Jim Kaskade, CEO of Infochimps, says companies are making mistakes when it comes to Big Data. InfoChimps offers three types of analytics as a cloud service: Cloud Stream for real-time analytics, Cloud Queries for ad hoc or near real-time reports and queries, and Cloud Hadoop solution for large data sets. Kaskade explains further in a conversation with IT Business Edge’s Loraine Lawson.
Lawson: Tell me the elevator pitch about Infochimps?
Kaskade: We’re a cloud service provider and we have cloud services that are purpose built around three different data analytics for Fortune 1000 companies that allow them to address existing, very important business problems.
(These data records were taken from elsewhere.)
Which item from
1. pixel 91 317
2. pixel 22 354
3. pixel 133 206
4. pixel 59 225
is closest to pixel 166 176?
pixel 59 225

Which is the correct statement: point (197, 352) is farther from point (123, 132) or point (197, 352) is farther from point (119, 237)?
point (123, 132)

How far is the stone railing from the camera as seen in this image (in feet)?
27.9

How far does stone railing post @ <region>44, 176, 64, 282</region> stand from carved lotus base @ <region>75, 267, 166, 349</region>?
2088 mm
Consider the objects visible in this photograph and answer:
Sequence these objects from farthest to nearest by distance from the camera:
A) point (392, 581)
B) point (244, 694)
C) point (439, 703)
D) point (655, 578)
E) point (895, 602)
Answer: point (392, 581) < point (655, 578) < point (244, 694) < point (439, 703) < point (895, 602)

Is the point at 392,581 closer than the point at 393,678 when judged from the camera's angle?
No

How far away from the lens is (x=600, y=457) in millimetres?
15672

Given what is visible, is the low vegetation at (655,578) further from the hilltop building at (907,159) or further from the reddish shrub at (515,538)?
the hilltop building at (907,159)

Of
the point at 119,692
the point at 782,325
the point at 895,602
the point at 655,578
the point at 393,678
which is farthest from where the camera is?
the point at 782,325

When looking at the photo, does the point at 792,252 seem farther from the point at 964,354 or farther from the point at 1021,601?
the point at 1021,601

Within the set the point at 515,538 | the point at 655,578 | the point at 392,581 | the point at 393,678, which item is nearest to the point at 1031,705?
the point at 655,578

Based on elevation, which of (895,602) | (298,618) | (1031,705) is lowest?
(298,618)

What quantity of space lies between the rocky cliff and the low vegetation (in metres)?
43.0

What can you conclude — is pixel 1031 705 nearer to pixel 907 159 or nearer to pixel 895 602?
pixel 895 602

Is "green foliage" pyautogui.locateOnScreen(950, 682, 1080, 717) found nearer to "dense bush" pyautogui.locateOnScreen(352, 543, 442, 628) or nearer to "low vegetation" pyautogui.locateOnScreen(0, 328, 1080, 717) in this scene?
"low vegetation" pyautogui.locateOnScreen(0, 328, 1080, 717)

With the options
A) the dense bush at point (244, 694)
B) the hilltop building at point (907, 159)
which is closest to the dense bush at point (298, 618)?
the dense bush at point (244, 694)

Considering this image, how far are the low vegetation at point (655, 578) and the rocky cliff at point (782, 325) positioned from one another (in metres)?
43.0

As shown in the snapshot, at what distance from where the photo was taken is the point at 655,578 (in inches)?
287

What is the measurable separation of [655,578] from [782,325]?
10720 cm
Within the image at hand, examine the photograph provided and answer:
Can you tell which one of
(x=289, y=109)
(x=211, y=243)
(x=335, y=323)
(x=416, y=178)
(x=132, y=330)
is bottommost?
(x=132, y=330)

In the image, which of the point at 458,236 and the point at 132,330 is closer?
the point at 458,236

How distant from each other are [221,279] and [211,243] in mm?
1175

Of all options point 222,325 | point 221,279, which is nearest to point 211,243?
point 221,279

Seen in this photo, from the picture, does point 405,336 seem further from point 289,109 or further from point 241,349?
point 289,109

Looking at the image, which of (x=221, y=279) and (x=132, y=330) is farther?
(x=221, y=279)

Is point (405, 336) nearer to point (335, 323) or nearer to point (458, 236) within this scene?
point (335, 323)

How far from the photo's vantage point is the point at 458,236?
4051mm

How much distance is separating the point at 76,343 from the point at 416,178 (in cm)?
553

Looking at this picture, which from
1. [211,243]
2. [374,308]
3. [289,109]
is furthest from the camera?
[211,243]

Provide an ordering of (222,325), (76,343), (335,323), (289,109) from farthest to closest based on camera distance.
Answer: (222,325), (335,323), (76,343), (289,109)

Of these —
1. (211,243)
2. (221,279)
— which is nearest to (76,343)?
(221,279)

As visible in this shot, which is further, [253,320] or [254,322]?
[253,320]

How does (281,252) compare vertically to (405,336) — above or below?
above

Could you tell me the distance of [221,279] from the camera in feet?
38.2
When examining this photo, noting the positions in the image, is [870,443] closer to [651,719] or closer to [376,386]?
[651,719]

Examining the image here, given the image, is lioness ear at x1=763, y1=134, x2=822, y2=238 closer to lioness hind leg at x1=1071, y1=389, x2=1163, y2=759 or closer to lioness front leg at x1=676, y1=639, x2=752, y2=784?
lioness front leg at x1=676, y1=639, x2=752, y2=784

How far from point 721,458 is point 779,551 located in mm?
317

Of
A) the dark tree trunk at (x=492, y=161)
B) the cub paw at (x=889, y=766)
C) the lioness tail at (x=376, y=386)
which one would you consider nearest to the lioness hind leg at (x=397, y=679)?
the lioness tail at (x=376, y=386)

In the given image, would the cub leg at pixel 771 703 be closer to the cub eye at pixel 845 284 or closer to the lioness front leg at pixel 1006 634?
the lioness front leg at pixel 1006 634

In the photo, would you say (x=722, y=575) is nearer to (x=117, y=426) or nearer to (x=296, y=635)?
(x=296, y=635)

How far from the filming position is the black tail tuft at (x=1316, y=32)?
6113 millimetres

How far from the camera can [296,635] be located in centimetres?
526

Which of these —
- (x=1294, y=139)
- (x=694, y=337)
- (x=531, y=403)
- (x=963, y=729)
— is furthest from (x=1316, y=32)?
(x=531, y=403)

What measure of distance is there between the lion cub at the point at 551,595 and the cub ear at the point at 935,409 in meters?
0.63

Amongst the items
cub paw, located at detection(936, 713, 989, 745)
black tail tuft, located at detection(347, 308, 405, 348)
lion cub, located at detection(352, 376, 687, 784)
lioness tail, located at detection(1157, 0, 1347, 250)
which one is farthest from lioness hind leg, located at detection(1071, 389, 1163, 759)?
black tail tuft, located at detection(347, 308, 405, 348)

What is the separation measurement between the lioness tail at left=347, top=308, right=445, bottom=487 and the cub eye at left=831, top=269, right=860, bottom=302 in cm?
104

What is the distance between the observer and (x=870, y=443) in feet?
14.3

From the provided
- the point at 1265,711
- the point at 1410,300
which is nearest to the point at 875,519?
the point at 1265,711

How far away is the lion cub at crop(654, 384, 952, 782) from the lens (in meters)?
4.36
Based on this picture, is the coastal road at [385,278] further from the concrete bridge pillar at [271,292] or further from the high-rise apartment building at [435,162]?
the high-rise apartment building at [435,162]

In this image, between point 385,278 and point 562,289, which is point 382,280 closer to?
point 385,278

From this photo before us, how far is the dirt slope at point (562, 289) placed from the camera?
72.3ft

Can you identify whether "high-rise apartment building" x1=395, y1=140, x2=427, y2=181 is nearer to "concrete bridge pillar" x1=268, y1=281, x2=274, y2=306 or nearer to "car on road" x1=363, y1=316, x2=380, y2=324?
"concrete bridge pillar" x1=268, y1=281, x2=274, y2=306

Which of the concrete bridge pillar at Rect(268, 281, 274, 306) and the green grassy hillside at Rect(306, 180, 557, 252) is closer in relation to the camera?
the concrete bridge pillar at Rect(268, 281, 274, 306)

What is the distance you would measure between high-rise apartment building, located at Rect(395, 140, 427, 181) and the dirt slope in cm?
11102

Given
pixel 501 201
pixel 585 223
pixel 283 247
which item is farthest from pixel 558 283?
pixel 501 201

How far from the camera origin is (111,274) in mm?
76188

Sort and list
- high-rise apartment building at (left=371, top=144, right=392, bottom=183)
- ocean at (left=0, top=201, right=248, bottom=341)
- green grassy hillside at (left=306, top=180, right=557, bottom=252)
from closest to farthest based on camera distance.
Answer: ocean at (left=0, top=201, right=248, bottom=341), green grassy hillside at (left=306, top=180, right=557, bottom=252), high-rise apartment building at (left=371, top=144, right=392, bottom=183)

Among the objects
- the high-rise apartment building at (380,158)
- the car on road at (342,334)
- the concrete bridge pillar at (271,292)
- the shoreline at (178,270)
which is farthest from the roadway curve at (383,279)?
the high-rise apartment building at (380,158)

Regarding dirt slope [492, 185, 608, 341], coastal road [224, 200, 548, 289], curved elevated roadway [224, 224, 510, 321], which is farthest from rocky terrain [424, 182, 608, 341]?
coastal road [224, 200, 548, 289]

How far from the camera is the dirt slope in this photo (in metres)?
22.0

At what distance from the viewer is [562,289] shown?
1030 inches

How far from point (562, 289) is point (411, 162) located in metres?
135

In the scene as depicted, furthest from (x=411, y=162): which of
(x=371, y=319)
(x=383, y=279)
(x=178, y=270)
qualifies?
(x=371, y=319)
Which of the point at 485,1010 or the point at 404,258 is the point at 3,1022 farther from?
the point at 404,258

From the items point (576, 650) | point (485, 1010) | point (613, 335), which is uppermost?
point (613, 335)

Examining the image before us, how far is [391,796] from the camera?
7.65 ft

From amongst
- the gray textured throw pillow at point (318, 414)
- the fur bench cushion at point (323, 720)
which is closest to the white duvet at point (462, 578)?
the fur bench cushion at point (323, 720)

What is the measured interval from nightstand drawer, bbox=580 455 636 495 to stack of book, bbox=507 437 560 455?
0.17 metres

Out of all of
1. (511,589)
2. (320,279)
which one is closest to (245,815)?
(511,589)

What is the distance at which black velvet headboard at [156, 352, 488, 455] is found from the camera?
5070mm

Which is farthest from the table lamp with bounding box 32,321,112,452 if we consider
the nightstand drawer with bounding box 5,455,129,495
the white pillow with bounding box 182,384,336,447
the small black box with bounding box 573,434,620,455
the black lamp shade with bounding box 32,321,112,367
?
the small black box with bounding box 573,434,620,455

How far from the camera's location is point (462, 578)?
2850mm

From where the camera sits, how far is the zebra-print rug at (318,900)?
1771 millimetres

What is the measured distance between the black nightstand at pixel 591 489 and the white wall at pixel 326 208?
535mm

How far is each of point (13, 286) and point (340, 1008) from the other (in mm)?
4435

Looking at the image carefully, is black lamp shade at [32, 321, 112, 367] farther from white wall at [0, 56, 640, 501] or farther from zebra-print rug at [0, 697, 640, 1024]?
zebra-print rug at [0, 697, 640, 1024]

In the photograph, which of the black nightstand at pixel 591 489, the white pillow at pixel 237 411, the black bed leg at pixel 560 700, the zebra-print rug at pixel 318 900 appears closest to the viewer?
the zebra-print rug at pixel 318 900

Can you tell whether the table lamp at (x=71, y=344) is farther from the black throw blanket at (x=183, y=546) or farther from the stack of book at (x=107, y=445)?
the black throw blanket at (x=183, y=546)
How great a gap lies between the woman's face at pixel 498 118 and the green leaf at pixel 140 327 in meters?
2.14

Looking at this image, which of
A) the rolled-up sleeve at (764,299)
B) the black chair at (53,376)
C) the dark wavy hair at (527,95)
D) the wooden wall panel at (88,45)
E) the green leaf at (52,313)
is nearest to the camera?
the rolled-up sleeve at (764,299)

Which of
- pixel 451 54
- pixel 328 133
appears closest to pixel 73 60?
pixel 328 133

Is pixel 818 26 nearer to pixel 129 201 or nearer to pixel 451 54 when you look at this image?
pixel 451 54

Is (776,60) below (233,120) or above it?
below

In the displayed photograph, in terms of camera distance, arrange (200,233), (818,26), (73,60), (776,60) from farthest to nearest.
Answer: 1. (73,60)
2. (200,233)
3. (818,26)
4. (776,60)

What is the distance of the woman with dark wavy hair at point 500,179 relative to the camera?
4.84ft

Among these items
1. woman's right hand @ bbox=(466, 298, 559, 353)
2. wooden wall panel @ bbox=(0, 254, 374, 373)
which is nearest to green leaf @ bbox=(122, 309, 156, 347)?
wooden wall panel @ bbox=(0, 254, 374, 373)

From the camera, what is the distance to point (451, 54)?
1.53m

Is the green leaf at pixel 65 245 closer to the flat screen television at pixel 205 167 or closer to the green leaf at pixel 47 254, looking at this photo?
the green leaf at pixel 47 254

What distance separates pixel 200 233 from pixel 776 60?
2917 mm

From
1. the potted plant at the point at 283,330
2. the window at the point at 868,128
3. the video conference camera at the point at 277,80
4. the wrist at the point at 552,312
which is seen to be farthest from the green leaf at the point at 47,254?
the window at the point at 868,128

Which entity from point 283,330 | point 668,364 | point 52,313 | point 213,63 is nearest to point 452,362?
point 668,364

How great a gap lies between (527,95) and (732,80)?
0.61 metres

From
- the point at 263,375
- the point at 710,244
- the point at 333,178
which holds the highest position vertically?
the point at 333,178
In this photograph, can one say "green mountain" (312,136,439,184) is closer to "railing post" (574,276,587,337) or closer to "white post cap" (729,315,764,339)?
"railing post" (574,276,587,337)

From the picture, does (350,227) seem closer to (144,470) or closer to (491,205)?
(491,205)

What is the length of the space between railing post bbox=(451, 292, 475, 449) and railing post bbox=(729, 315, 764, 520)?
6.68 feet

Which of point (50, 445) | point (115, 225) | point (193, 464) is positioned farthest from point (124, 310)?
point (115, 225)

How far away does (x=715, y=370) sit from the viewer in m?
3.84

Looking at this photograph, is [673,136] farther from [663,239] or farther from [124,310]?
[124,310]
Cloud Hadoop really allows people to look at trends over large historic time frames or large volumes of data. We’re talking about data sets that are larger than what are in traditional data warehouses. That means that if I’m going to be a cloud service provider, I have to have a cloud service that’s really fairly close, if not co-located, with your data. To ask you to slurp your data into our cloud in Amazon is just not an option for the Fortune 1000s.
So we’re in tier four data centers in North America, where our customers’ data already resides and where it’s co-located next to our cloud service. That’s the only way that we can actually analyze large volumes, as well as large velocities, of data that are highly governed by companies. Every vertical in our Fortune 1000 has data that’s highly secure and requires a lot of governance, which means it can’t be running in a public cloud.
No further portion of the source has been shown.